──────── Given data ────────

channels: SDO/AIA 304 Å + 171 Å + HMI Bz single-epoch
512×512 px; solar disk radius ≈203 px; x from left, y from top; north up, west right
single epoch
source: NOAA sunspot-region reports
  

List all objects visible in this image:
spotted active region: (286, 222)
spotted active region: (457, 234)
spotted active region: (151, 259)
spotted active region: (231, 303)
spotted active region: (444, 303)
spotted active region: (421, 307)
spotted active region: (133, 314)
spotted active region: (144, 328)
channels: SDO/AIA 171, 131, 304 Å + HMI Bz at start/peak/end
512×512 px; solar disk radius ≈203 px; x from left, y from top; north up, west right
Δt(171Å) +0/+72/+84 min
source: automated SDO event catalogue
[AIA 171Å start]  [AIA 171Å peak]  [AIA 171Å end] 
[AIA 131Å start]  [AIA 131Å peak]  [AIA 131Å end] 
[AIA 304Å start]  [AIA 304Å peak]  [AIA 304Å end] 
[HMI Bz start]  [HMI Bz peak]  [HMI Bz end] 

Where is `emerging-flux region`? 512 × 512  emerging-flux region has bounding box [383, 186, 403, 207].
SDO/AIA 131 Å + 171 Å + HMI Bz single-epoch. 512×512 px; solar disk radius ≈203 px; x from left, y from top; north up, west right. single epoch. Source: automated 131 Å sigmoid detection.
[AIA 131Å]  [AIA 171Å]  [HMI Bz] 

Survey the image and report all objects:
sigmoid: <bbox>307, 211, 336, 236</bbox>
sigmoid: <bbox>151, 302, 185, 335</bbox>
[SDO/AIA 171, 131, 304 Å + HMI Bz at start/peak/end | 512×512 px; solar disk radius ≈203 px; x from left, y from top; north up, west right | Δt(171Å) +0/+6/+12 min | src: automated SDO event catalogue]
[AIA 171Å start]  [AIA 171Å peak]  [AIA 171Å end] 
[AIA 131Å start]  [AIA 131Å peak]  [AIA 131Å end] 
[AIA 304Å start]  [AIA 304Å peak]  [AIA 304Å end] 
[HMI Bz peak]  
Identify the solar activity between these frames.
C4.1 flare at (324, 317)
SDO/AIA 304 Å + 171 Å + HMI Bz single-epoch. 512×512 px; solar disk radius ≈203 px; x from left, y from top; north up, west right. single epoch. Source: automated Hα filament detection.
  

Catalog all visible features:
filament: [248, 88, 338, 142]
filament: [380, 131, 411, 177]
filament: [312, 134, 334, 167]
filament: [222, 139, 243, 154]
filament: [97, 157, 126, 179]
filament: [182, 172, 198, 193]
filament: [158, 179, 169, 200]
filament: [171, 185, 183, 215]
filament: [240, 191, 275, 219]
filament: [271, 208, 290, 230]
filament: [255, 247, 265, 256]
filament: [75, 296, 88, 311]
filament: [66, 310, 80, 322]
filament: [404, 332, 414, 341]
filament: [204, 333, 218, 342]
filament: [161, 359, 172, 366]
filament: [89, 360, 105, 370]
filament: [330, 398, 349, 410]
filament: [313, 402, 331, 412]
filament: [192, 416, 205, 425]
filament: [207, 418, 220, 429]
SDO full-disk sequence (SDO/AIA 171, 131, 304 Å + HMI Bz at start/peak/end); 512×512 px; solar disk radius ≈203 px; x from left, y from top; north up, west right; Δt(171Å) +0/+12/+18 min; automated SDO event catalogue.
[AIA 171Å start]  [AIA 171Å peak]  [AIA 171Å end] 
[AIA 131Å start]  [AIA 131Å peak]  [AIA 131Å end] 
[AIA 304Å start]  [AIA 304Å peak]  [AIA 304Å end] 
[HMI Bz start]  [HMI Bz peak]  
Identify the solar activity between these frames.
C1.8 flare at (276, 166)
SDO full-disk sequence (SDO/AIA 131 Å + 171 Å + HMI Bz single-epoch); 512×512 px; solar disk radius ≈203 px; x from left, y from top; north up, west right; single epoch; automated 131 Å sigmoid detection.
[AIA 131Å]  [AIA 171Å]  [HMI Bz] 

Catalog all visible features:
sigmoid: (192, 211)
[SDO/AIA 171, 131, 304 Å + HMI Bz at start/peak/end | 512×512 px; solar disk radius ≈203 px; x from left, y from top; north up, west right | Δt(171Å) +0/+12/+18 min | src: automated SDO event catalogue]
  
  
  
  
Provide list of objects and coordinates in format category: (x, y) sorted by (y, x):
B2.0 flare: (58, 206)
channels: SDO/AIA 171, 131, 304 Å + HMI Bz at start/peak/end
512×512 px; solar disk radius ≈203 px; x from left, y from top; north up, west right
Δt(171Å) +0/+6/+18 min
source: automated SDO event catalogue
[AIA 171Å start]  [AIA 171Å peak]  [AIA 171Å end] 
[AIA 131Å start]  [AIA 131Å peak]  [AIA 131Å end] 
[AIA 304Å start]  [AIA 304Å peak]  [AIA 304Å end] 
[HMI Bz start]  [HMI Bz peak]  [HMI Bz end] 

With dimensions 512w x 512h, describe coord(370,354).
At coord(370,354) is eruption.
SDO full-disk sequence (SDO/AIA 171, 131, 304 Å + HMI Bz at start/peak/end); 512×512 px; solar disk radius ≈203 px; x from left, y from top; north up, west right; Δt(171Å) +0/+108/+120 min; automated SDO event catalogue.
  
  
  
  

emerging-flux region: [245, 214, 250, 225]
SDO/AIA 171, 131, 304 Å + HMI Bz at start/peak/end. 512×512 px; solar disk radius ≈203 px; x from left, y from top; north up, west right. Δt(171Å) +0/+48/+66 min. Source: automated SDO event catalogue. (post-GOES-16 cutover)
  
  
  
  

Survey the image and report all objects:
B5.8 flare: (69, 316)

────────

Copy out the lines above exactly, beginning at the one that contains "Δt(171Å) +0/+6/+18 min" and ending at the one that contains "emerging-flux region: [245, 214, 250, 225]".

Δt(171Å) +0/+6/+18 min
source: automated SDO event catalogue
[AIA 171Å start]  [AIA 171Å peak]  [AIA 171Å end] 
[AIA 131Å start]  [AIA 131Å peak]  [AIA 131Å end] 
[AIA 304Å start]  [AIA 304Å peak]  [AIA 304Å end] 
[HMI Bz start]  [HMI Bz peak]  [HMI Bz end] 

With dimensions 512w x 512h, describe coord(370,354).
At coord(370,354) is eruption.
SDO full-disk sequence (SDO/AIA 171, 131, 304 Å + HMI Bz at start/peak/end); 512×512 px; solar disk radius ≈203 px; x from left, y from top; north up, west right; Δt(171Å) +0/+108/+120 min; automated SDO event catalogue.
  
  
  
  

emerging-flux region: [245, 214, 250, 225]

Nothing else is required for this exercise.